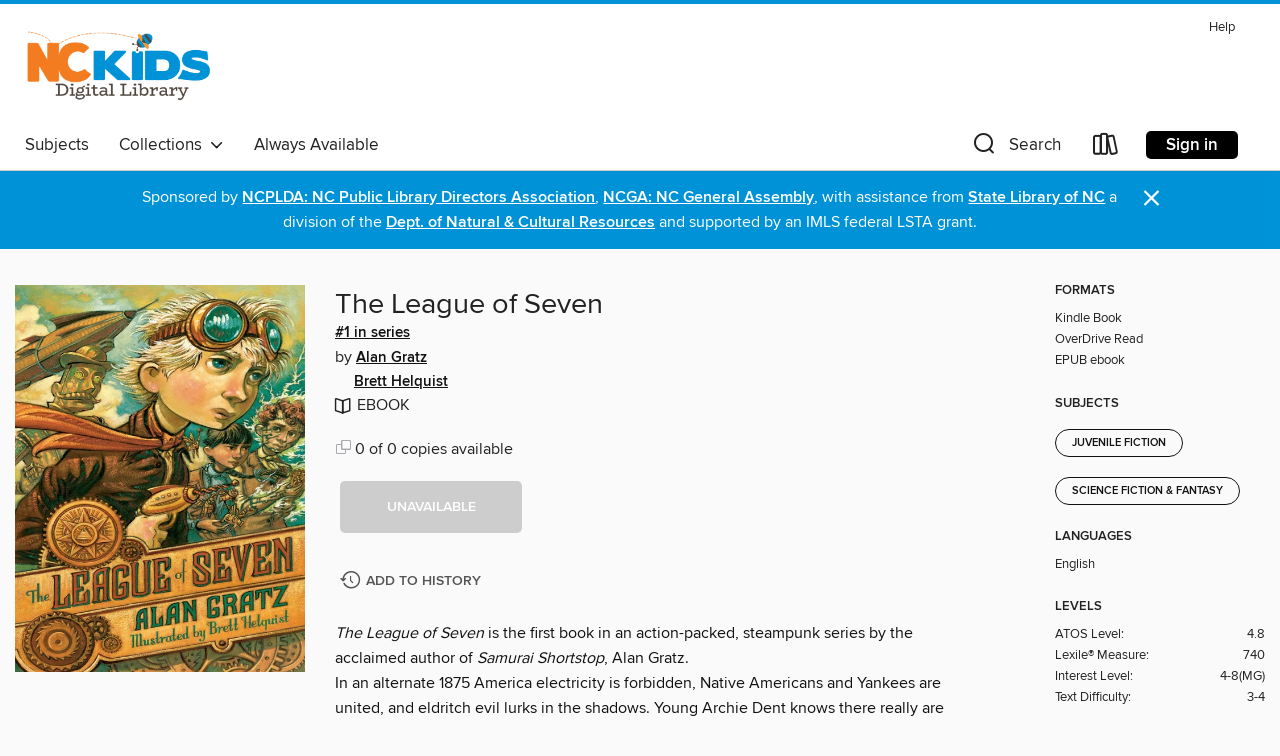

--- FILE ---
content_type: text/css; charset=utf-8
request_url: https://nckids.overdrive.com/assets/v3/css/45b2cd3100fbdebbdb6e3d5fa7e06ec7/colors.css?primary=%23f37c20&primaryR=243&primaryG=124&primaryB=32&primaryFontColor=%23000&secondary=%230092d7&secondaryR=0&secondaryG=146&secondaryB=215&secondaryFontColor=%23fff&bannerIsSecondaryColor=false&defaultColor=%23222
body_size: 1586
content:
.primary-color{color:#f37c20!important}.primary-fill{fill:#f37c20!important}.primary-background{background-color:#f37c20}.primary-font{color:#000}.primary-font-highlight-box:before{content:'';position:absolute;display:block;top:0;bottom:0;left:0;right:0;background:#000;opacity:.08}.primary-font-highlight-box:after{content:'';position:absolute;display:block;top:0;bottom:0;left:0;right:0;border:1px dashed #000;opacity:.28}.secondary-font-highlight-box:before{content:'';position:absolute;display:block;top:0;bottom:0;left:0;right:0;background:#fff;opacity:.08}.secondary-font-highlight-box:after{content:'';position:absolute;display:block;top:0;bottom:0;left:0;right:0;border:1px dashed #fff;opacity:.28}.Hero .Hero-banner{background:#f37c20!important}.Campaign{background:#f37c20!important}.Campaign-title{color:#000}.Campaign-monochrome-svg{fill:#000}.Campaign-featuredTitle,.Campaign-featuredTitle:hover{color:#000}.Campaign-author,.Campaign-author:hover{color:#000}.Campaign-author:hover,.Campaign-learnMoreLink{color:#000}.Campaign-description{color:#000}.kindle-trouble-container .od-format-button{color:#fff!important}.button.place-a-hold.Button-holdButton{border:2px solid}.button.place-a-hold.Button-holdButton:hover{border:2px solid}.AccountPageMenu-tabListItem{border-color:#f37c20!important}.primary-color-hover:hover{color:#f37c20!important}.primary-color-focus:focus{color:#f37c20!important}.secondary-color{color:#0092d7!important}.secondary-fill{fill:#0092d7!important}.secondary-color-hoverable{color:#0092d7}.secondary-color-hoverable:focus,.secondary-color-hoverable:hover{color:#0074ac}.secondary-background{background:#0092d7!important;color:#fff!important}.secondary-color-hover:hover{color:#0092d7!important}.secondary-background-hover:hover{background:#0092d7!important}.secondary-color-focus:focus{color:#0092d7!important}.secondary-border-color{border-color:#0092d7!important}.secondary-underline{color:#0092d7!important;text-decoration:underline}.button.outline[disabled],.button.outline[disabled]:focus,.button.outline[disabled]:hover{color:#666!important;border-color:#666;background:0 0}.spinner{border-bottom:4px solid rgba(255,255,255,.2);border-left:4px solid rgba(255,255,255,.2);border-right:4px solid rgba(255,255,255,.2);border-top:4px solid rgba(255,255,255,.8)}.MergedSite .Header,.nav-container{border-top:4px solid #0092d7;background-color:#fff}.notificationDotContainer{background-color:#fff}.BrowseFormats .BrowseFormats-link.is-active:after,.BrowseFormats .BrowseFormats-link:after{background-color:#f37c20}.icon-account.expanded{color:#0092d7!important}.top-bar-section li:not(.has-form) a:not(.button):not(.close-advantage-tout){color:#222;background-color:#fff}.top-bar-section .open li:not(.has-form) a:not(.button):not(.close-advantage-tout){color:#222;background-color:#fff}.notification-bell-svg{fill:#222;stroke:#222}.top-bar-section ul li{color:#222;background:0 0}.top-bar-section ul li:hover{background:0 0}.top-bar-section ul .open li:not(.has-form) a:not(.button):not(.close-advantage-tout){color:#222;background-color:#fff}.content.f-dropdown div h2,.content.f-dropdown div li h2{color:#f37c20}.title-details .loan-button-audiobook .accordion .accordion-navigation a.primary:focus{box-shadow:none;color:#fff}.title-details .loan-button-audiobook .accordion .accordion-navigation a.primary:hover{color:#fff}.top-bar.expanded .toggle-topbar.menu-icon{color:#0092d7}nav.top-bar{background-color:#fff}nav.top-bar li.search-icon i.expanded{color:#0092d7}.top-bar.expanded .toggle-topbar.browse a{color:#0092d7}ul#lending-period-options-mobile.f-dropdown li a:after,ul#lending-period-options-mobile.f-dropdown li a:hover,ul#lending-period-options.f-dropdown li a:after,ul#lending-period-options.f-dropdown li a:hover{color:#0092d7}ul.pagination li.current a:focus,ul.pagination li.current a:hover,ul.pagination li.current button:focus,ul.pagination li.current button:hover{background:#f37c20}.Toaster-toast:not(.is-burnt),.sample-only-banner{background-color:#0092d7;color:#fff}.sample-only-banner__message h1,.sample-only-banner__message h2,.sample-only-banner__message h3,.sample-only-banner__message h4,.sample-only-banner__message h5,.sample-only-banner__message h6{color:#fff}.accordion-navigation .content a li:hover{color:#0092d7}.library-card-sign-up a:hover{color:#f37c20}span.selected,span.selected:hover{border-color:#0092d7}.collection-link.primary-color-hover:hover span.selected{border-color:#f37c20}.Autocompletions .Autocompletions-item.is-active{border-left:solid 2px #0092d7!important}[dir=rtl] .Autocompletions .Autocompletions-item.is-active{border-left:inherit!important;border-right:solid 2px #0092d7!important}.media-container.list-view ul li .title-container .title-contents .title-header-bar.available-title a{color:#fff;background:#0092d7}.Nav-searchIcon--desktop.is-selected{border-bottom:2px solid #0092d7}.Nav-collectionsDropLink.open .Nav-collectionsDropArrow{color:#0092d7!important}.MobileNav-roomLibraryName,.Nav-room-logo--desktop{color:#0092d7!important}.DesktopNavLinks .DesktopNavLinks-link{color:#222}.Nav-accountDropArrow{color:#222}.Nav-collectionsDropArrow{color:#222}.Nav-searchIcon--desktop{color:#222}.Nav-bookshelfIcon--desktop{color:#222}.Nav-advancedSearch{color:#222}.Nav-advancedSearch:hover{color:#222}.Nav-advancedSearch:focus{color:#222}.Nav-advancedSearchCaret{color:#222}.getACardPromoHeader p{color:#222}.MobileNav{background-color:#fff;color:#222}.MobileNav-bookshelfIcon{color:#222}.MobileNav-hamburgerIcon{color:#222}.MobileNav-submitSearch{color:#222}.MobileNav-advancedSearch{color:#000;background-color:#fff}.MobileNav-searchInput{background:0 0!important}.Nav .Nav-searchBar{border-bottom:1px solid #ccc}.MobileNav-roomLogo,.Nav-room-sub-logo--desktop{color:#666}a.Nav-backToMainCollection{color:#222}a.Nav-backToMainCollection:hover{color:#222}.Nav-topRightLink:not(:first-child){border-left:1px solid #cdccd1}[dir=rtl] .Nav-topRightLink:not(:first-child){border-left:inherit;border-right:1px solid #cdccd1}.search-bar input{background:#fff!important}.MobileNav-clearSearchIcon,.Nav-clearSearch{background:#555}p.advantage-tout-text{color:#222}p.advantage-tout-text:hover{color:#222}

--------

Your objective: Repeat the data above in full and exactly. Omit every image.

Response area:
--- FILE ---
content_type: text/css; charset=utf-8
request_url: https://nckids.overdrive.com/assets/v3/css/45b2cd3100fbdebbdb6e3d5fa7e06ec7/colors.css?primary=%23f37c20&primaryR=243&primaryG=124&primaryB=32&primaryFontColor=%23000&secondary=%230092d7&secondaryR=0&secondaryG=146&secondaryB=215&secondaryFontColor=%23fff&bannerIsSecondaryColor=false&defaultColor=%23222
body_size: 1586
content:
.primary-color{color:#f37c20!important}.primary-fill{fill:#f37c20!important}.primary-background{background-color:#f37c20}.primary-font{color:#000}.primary-font-highlight-box:before{content:'';position:absolute;display:block;top:0;bottom:0;left:0;right:0;background:#000;opacity:.08}.primary-font-highlight-box:after{content:'';position:absolute;display:block;top:0;bottom:0;left:0;right:0;border:1px dashed #000;opacity:.28}.secondary-font-highlight-box:before{content:'';position:absolute;display:block;top:0;bottom:0;left:0;right:0;background:#fff;opacity:.08}.secondary-font-highlight-box:after{content:'';position:absolute;display:block;top:0;bottom:0;left:0;right:0;border:1px dashed #fff;opacity:.28}.Hero .Hero-banner{background:#f37c20!important}.Campaign{background:#f37c20!important}.Campaign-title{color:#000}.Campaign-monochrome-svg{fill:#000}.Campaign-featuredTitle,.Campaign-featuredTitle:hover{color:#000}.Campaign-author,.Campaign-author:hover{color:#000}.Campaign-author:hover,.Campaign-learnMoreLink{color:#000}.Campaign-description{color:#000}.kindle-trouble-container .od-format-button{color:#fff!important}.button.place-a-hold.Button-holdButton{border:2px solid}.button.place-a-hold.Button-holdButton:hover{border:2px solid}.AccountPageMenu-tabListItem{border-color:#f37c20!important}.primary-color-hover:hover{color:#f37c20!important}.primary-color-focus:focus{color:#f37c20!important}.secondary-color{color:#0092d7!important}.secondary-fill{fill:#0092d7!important}.secondary-color-hoverable{color:#0092d7}.secondary-color-hoverable:focus,.secondary-color-hoverable:hover{color:#0074ac}.secondary-background{background:#0092d7!important;color:#fff!important}.secondary-color-hover:hover{color:#0092d7!important}.secondary-background-hover:hover{background:#0092d7!important}.secondary-color-focus:focus{color:#0092d7!important}.secondary-border-color{border-color:#0092d7!important}.secondary-underline{color:#0092d7!important;text-decoration:underline}.button.outline[disabled],.button.outline[disabled]:focus,.button.outline[disabled]:hover{color:#666!important;border-color:#666;background:0 0}.spinner{border-bottom:4px solid rgba(255,255,255,.2);border-left:4px solid rgba(255,255,255,.2);border-right:4px solid rgba(255,255,255,.2);border-top:4px solid rgba(255,255,255,.8)}.MergedSite .Header,.nav-container{border-top:4px solid #0092d7;background-color:#fff}.notificationDotContainer{background-color:#fff}.BrowseFormats .BrowseFormats-link.is-active:after,.BrowseFormats .BrowseFormats-link:after{background-color:#f37c20}.icon-account.expanded{color:#0092d7!important}.top-bar-section li:not(.has-form) a:not(.button):not(.close-advantage-tout){color:#222;background-color:#fff}.top-bar-section .open li:not(.has-form) a:not(.button):not(.close-advantage-tout){color:#222;background-color:#fff}.notification-bell-svg{fill:#222;stroke:#222}.top-bar-section ul li{color:#222;background:0 0}.top-bar-section ul li:hover{background:0 0}.top-bar-section ul .open li:not(.has-form) a:not(.button):not(.close-advantage-tout){color:#222;background-color:#fff}.content.f-dropdown div h2,.content.f-dropdown div li h2{color:#f37c20}.title-details .loan-button-audiobook .accordion .accordion-navigation a.primary:focus{box-shadow:none;color:#fff}.title-details .loan-button-audiobook .accordion .accordion-navigation a.primary:hover{color:#fff}.top-bar.expanded .toggle-topbar.menu-icon{color:#0092d7}nav.top-bar{background-color:#fff}nav.top-bar li.search-icon i.expanded{color:#0092d7}.top-bar.expanded .toggle-topbar.browse a{color:#0092d7}ul#lending-period-options-mobile.f-dropdown li a:after,ul#lending-period-options-mobile.f-dropdown li a:hover,ul#lending-period-options.f-dropdown li a:after,ul#lending-period-options.f-dropdown li a:hover{color:#0092d7}ul.pagination li.current a:focus,ul.pagination li.current a:hover,ul.pagination li.current button:focus,ul.pagination li.current button:hover{background:#f37c20}.Toaster-toast:not(.is-burnt),.sample-only-banner{background-color:#0092d7;color:#fff}.sample-only-banner__message h1,.sample-only-banner__message h2,.sample-only-banner__message h3,.sample-only-banner__message h4,.sample-only-banner__message h5,.sample-only-banner__message h6{color:#fff}.accordion-navigation .content a li:hover{color:#0092d7}.library-card-sign-up a:hover{color:#f37c20}span.selected,span.selected:hover{border-color:#0092d7}.collection-link.primary-color-hover:hover span.selected{border-color:#f37c20}.Autocompletions .Autocompletions-item.is-active{border-left:solid 2px #0092d7!important}[dir=rtl] .Autocompletions .Autocompletions-item.is-active{border-left:inherit!important;border-right:solid 2px #0092d7!important}.media-container.list-view ul li .title-container .title-contents .title-header-bar.available-title a{color:#fff;background:#0092d7}.Nav-searchIcon--desktop.is-selected{border-bottom:2px solid #0092d7}.Nav-collectionsDropLink.open .Nav-collectionsDropArrow{color:#0092d7!important}.MobileNav-roomLibraryName,.Nav-room-logo--desktop{color:#0092d7!important}.DesktopNavLinks .DesktopNavLinks-link{color:#222}.Nav-accountDropArrow{color:#222}.Nav-collectionsDropArrow{color:#222}.Nav-searchIcon--desktop{color:#222}.Nav-bookshelfIcon--desktop{color:#222}.Nav-advancedSearch{color:#222}.Nav-advancedSearch:hover{color:#222}.Nav-advancedSearch:focus{color:#222}.Nav-advancedSearchCaret{color:#222}.getACardPromoHeader p{color:#222}.MobileNav{background-color:#fff;color:#222}.MobileNav-bookshelfIcon{color:#222}.MobileNav-hamburgerIcon{color:#222}.MobileNav-submitSearch{color:#222}.MobileNav-advancedSearch{color:#000;background-color:#fff}.MobileNav-searchInput{background:0 0!important}.Nav .Nav-searchBar{border-bottom:1px solid #ccc}.MobileNav-roomLogo,.Nav-room-sub-logo--desktop{color:#666}a.Nav-backToMainCollection{color:#222}a.Nav-backToMainCollection:hover{color:#222}.Nav-topRightLink:not(:first-child){border-left:1px solid #cdccd1}[dir=rtl] .Nav-topRightLink:not(:first-child){border-left:inherit;border-right:1px solid #cdccd1}.search-bar input{background:#fff!important}.MobileNav-clearSearchIcon,.Nav-clearSearch{background:#555}p.advantage-tout-text{color:#222}p.advantage-tout-text:hover{color:#222}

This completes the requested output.